**WHAT IS REQUIRED:** Leave out each picture. Repeat everything else in the records exactly.

..........

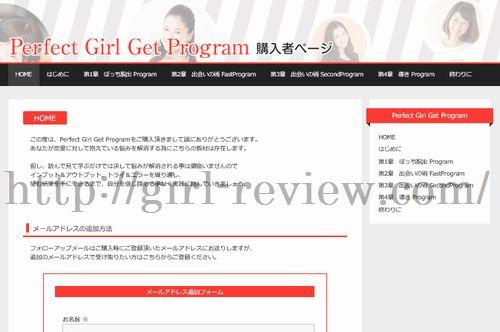 大友知也さん著の恋愛系情報商材『P.G.G.P (PerfectGirlGetProgram)』の教材概要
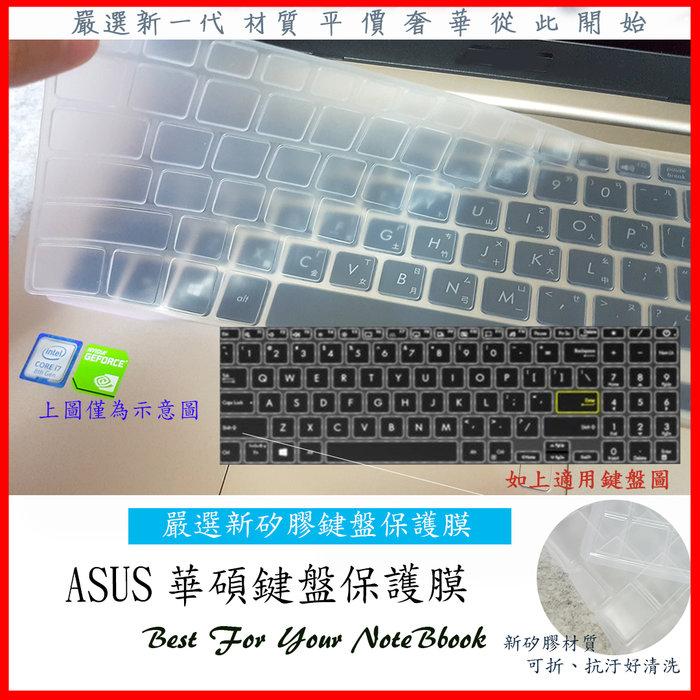 華碩 ASUS M513 M513i M513ia S5600 M5600 M5600I 鍵盤膜 鍵盤保護膜 鍵盤套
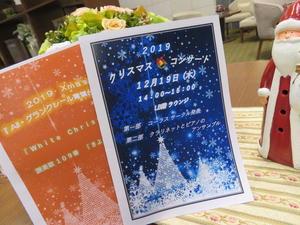 2019クリコン①-6.JPG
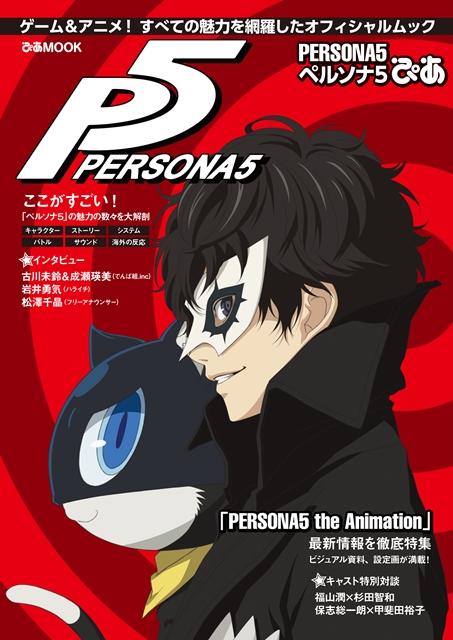 PERSONA5 ペルソナ5ぴあ」3月30日発売|福山潤×杉田智和の対談を収録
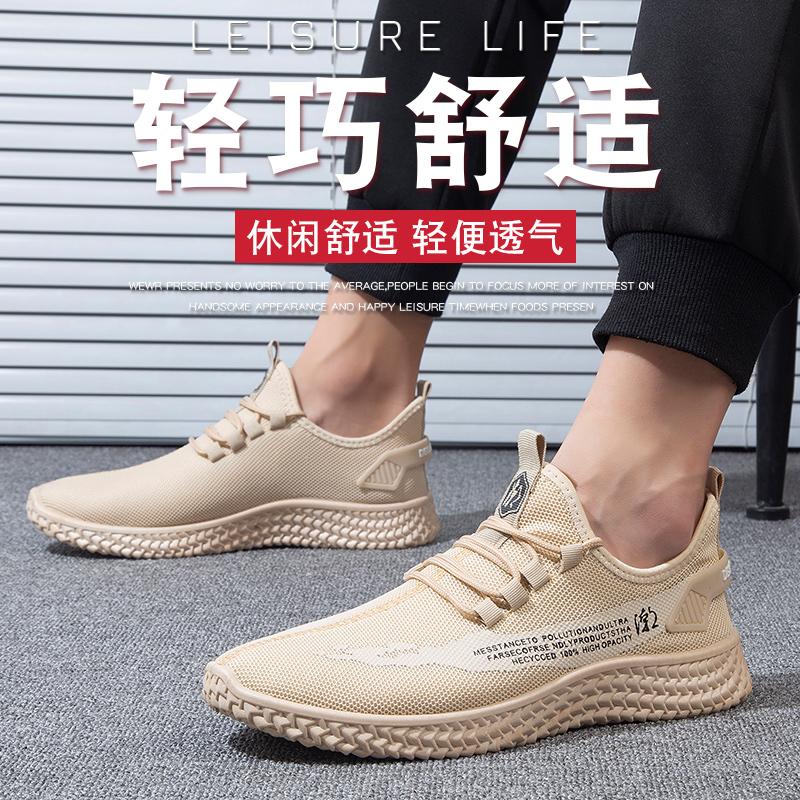 男鞋夏季透气韩版潮流运动鞋防滑百搭休闲学生老爹运动跑步潮鞋子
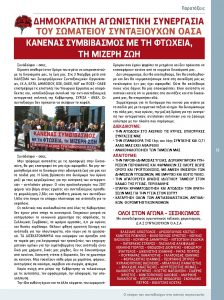 https://somateiosyntaxiouhonoasa.gr/wp-content/uploads/2016/12/Document-page-011-1-224x300.jpg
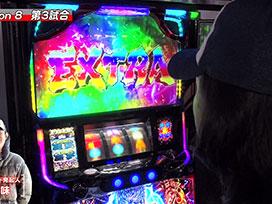 シーズン8#003 パチスロ北斗の拳 天昇/ハナビ/グレートキングハナハナ-30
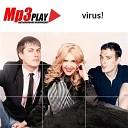 Вирус - Мишени 2000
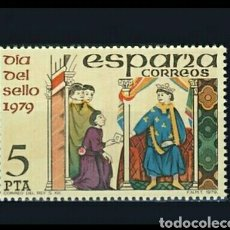 Sellos: SERIE ESPAÑA 1979 EDIFIL 2526 NUEVA. Lote 124265360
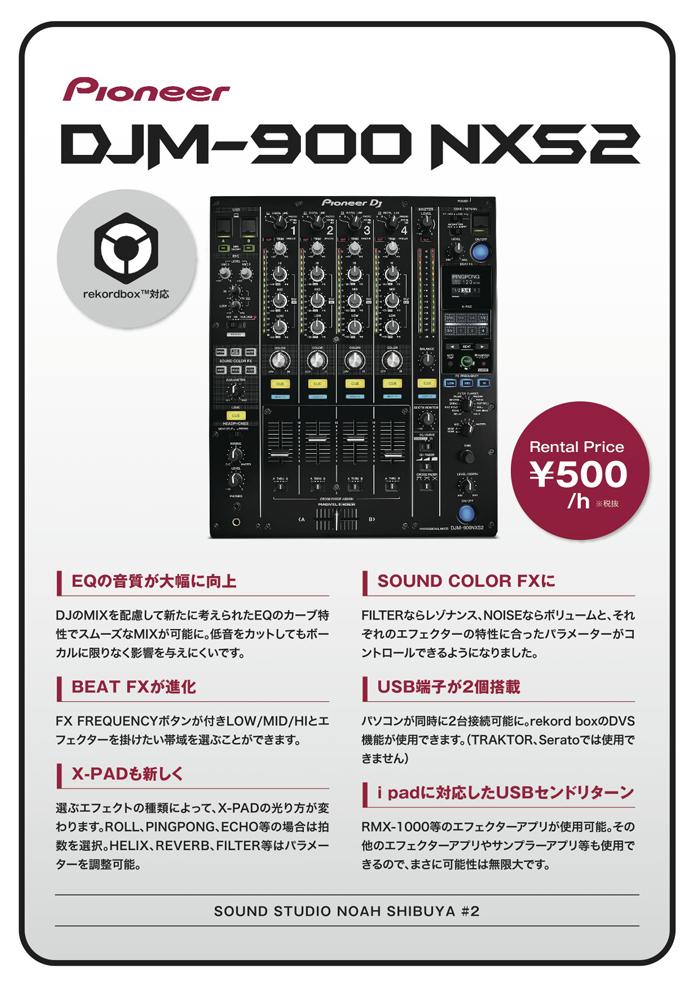 shibuya2_djm900nxs2.jpg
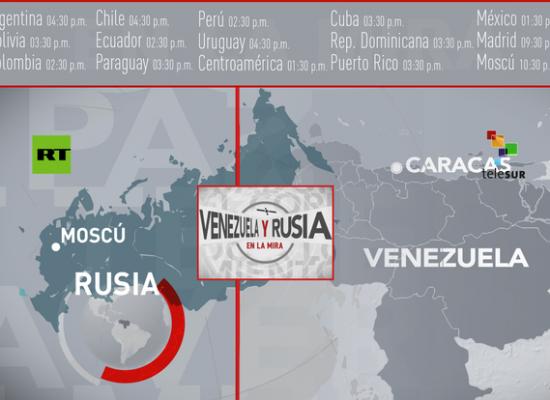 Rusia Today запускает совместный проект с латиноамериканской телесетью Telesur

..........

**WRITTEN SOLUTION:**
 大友知也さん著の恋愛系情報商材『P.G.G.P (PerfectGirlGetProgram)』の教材概要
 華碩 ASUS M513 M513i M513ia S5600 M5600 M5600I 鍵盤膜 鍵盤保護膜 鍵盤套
 2019クリコン①-6.JPG
 PERSONA5 ペルソナ5ぴあ」3月30日発売|福山潤×杉田智和の対談を収録
 男鞋夏季透气韩版潮流运动鞋防滑百搭休闲学生老爹运动跑步潮鞋子
 https://somateiosyntaxiouhonoasa.gr/wp-content/uploads/2016/12/Document-page-011-1-224x300.jpg
 シーズン8#003 パチスロ北斗の拳 天昇/ハナビ/グレートキングハナハナ-30
 Вирус - Мишени 2000
 Sellos: SERIE ESPAÑA 1979 EDIFIL 2526 NUEVA. Lote 124265360
 shibuya2_djm900nxs2.jpg
 Rusia Today запускает совместный проект с латиноамериканской телесетью Telesur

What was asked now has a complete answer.